I was recently working through the PintOS projects and became curious if there was a better way to do some string processing in C. Specifically, instead of strtok_r
, I wanted to know if robust read-only tokenizer alternatives existed. I could not find any so I made my own and ended up creating some string searching functionality as well.
I modeled the c-str-view library directly after std::string_view
in C++, which I have found to be helpful in the past. I will include the interface I am considering below. Would this library help other C programmers as it helped me, or should I shelve it as a fun side project/exercise? For context, I don't have extensive experience with C and am open to learn based on feedback. My questions are as follows regarding the proposed API.
- What further functionality and documentation would a user expect to actually consider using this library? Should anything already present in the interface be changed or deleted? My goal is to make the first step of string handling as simple and robust as possible. Then if a user decides they need dynamic string management they can hopefully use these read-only views to make that job easier as they manage their own memory.
- The
str_view
type is treated as pass-by-value throughout most of the interface to provide flexible syntax and a more functional style if desired. Is this justifiable in C where that probably means 16 byte copies on 64-bit platforms? - If this library is worth pursuing further, I am a little confused on how to approach Unicode. Right now the library only handles
const char *
data. Should it do more? How would you approach expanding the interface to cover Unicode as well?

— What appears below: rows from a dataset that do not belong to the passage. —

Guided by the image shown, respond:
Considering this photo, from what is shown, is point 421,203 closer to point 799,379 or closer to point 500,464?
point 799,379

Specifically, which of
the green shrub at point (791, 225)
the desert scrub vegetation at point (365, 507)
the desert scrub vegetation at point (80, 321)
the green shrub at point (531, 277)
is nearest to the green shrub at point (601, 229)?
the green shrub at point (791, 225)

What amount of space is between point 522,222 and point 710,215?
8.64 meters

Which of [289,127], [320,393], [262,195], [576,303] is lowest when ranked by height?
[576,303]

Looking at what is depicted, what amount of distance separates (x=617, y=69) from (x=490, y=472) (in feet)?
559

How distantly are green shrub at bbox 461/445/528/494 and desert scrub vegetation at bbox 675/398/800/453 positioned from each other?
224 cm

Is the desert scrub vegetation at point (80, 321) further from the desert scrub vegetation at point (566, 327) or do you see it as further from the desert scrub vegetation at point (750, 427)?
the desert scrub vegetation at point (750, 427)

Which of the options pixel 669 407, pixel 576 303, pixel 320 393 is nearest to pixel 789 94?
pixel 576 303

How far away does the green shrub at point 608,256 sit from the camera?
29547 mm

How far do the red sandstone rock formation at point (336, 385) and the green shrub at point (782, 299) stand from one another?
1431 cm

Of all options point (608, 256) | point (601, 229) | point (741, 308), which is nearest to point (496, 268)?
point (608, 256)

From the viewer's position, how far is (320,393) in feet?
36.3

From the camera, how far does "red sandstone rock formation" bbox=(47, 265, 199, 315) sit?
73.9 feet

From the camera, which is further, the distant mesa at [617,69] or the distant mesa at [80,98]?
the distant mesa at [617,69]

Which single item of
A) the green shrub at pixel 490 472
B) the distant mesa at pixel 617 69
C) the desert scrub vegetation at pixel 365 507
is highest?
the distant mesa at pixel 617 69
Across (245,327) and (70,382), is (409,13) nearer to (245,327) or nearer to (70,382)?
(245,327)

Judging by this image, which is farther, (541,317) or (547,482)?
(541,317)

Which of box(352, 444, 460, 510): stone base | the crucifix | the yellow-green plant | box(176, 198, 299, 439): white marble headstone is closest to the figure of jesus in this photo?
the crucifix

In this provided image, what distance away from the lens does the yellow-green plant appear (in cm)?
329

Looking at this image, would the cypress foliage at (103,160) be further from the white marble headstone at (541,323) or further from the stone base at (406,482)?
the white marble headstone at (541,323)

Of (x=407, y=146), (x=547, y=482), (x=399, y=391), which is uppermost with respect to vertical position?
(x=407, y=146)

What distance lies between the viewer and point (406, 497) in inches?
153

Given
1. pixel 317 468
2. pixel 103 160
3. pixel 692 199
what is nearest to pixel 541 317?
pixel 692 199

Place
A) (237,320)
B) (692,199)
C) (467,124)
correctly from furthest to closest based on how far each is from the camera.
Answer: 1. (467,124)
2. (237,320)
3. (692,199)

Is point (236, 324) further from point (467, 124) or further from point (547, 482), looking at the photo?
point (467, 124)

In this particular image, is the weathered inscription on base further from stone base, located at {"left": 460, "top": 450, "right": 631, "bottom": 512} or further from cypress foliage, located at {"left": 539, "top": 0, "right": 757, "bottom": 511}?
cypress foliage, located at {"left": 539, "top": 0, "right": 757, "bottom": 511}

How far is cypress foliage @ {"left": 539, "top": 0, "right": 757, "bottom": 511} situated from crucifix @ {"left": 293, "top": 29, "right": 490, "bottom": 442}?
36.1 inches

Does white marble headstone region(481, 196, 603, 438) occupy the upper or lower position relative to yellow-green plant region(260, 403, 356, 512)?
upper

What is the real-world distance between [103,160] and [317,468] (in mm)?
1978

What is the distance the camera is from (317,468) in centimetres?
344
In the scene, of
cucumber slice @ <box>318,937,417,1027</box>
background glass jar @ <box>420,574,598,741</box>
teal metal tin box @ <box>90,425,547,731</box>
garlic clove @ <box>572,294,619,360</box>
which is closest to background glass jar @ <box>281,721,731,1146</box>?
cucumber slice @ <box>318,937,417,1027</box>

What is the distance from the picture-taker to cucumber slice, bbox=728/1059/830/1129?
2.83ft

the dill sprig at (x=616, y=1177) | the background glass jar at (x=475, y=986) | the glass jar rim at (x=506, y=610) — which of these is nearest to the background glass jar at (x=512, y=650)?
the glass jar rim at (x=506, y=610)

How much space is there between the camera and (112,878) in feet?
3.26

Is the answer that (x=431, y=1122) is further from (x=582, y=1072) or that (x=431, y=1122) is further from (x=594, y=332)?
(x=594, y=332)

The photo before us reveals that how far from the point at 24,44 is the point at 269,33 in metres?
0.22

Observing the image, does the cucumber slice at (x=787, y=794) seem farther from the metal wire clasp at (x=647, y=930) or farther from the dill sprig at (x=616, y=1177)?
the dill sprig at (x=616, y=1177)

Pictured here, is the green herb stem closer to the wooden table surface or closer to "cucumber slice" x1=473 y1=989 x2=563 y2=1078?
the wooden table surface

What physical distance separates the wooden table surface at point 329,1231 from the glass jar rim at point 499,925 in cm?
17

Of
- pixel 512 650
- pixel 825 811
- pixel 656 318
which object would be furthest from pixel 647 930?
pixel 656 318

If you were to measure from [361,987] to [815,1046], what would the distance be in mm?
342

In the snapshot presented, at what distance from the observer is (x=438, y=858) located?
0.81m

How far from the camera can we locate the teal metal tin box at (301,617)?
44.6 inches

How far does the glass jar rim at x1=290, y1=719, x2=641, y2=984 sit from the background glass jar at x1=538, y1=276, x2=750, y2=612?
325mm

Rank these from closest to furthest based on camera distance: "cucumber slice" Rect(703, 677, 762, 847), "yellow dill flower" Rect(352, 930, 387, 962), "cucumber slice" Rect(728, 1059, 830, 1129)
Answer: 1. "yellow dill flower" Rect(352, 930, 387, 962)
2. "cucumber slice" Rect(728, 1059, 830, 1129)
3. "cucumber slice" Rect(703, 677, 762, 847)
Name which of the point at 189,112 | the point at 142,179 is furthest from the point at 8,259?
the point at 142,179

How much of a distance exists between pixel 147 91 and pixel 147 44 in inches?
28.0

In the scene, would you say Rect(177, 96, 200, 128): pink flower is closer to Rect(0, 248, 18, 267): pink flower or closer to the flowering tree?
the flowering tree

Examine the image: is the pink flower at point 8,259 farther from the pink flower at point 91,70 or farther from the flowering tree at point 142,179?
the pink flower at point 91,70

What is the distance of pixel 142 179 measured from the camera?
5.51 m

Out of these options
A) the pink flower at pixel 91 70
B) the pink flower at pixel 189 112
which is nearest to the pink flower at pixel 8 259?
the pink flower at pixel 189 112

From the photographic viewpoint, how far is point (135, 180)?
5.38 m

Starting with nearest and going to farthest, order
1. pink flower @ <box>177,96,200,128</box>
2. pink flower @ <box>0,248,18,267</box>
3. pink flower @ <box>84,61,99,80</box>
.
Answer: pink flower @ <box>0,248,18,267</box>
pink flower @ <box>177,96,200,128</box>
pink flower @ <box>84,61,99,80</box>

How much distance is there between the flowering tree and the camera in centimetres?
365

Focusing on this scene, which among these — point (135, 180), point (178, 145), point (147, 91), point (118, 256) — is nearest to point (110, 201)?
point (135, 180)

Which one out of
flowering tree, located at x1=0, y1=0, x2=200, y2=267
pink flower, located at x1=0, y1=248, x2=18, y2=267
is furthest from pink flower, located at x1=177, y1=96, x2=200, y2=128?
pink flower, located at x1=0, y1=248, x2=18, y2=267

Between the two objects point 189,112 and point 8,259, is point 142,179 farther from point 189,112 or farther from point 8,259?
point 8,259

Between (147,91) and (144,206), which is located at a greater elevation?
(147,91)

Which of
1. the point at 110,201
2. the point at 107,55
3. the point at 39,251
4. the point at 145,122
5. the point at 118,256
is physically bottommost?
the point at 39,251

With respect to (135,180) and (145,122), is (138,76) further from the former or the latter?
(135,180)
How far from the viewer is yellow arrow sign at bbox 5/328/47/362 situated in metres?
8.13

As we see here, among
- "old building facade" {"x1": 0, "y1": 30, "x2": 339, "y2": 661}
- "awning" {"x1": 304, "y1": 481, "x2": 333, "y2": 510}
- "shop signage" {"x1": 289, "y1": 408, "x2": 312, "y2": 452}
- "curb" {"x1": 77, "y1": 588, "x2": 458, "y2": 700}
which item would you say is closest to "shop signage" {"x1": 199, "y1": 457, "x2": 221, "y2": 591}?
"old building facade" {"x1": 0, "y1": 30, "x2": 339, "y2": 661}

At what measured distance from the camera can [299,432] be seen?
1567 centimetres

Feel free to look at the code in the linked repository, but that is definitely not required for these questions (though it would of course be appreciated!). I am most curious about how viable this library is and how to best design the interface if it would be useful to others.
#ifndef STR_VIEW
#define STR_VIEW
#include <stdbool.h>
#include <stddef.h>
#include <stdio.h>
/* A str_view is a read-only view of string data in C. It is modeled after
the C++ std::string_view. It consists of a pointer to const char data
and a size_t field. Therefore, the exact size of this type may be platform
dependent but it is small enough that one should prefer to use the provided
functions when manupulating views. Try to avoid accessing struct fields.
A str_view is a cheap, copyable type in all functions but swap. */
typedef struct
{
const char *s;
size_t sz;
} str_view;
/* Standard three way comparison type in C. See the comparison
functions for how to interpret the comparison results. ERR
is returned if bad input is provided to any comparison. */
typedef enum
{
LES = -1,
EQL = 0,
GRT = 1,
ERR,
} sv_threeway_cmp;
/*========================== Construction ================================*/
/* A macro provided to obtain the length of string literals. Best used with
the macro below, but perhaps has uses on its own.
static const str_view prefix = {.s = "test_", .sz = SVLEN("test_")};
At runtime, prefer the provided functions for all other str_view needs. */
#define SVLEN(str) ((sizeof((str)) / sizeof((str)[0])) - sizeof((str)[0]))
/* A macro to reduce the chance for errors in repeating oneself when
constructing an inline or const str_view. The input must be a string
literal. For example, the above example becomes:
static const str_view prefix = SV("test_");
One can even use this in code when string literals are used rather than
saved constants to avoid errors in str_view constructions.
for (str_view cur = sv_begin_tok(ref, SV(" "));
!sv_end_tok(ref_view, cur);
cur = sv_next_tok(ref_view, cur, SV(" "))
{}
However saving the str_view in a constant may be more convenient. */
#define SV(str) ((str_view){(str), SVLEN((str))})
/* Constructs and returns a string view from a NULL TERMINATED string.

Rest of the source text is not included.